With software engineering, Lebanon noted that data scientists can build out tools and tests and then use machine learning for optimization. Using product sense, the data scientists will then be able to establish an evaluation process using data to see if they are meeting business or organization goals.
At Southern Connecticut State University, students got hands-on experience using machine learning and product sense through an internship program. Students in the program used IBM Watson Analytics, a data analysis tool that uses elements of machine learning, to help a local business make better decisions.
2. Knowledge of the Data Exploration Process Boosts Critical Thinking
While students who want to work in data science need to know the technology, they will also need to harness critical thinking during the data analysis and exploration process.
Duncan Temple Lang, director of the Data Science Initiative at the University of California, Davis, noted in the workshop that prospective data scientists need to be skilled in “knowledge of randomness and uncertainty, statistical methods, programming and technology.”
Lang also outlined the 10 basic tenets of the data analysis and exploration process in the report:
Ask a question
Refine the question by identifying data
Transform data structures for analysis
Begin analysis and determine if results will scale
Reduce the dimensions of the data collected
Model and estimate data
Diagnose how well the model fits the data
Quantify uncertainty in results
3. College Data Science Curriculum Should Be Interdisciplinary
Students in many different disciplines could end up working in data science, but, Peter Fox, an earth and environmental science professor at Rensselaer Polytechnic Institute, noted in the workshop that these students aren’t always taught about the technology of data collection.
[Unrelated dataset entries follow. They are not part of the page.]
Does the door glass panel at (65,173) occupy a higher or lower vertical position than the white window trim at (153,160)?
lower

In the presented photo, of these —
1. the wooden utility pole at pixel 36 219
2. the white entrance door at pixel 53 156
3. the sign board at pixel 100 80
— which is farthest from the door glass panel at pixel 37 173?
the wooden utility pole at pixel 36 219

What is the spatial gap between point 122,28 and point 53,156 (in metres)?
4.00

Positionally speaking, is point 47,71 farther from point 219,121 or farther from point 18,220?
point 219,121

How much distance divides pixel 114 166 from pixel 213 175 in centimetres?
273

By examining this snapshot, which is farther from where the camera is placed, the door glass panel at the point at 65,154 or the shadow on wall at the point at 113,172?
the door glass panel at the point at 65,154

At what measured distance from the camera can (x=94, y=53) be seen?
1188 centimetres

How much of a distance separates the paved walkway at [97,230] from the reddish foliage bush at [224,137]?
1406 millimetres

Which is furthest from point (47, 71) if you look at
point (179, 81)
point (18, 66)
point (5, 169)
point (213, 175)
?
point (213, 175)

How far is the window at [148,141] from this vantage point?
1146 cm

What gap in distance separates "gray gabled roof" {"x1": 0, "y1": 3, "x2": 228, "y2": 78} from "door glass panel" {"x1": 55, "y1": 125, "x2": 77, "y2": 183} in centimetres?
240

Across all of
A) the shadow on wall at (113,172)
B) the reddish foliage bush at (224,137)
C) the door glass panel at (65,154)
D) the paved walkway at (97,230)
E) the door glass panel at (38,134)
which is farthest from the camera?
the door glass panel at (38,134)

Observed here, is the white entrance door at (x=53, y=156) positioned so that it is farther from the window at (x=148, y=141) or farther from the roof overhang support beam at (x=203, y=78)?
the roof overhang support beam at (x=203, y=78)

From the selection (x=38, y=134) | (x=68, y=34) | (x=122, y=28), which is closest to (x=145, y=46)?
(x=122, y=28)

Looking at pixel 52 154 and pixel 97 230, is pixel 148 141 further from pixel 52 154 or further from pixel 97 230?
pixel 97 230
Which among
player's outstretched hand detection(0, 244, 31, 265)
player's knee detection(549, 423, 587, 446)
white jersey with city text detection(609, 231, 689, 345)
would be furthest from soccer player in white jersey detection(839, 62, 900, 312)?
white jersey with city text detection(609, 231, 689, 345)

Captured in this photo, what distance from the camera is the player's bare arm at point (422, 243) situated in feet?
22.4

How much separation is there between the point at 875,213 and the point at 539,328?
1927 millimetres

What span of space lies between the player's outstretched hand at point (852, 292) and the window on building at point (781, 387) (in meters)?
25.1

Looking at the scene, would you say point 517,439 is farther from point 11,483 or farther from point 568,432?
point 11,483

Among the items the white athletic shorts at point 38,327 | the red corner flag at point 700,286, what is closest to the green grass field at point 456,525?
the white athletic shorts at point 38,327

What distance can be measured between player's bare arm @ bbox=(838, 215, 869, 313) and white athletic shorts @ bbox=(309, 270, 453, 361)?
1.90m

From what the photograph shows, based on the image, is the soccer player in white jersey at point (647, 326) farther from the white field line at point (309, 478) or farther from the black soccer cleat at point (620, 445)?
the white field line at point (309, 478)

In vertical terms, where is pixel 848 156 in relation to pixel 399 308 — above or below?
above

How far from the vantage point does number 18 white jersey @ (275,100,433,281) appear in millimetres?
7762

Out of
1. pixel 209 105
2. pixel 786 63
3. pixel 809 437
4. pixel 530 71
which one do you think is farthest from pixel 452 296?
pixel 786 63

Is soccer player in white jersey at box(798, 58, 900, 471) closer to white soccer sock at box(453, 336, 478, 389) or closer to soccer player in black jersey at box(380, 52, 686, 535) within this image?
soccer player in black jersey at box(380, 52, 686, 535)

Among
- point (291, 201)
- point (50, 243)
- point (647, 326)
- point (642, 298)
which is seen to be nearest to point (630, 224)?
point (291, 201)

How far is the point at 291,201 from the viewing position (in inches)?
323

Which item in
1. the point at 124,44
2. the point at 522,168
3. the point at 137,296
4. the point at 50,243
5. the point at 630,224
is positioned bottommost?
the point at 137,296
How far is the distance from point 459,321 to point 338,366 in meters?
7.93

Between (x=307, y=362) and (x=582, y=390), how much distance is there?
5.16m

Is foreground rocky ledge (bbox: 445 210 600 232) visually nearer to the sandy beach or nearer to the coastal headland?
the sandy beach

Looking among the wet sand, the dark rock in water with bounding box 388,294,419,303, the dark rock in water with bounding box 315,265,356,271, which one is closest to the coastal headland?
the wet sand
Fox championed that data science programs must be interdisciplinary from the start — teaching technical skills such as programming with critical thinking skills. For scientists, Fox noted that data science should be “a skill in the same vein as laboratory skills,” according to the report.
4. Team Projects Foster Creativity
In addition to interdisciplinary work, the report noted that it is also important for students to work with peers from a variety of backgrounds.
Using team projects to have students from different programs collaborate on a data problem allows for more creative thinking and more possibility for innovation. Also, if they use real-world data, the report noted that these students will gain valuable skills for the workplace.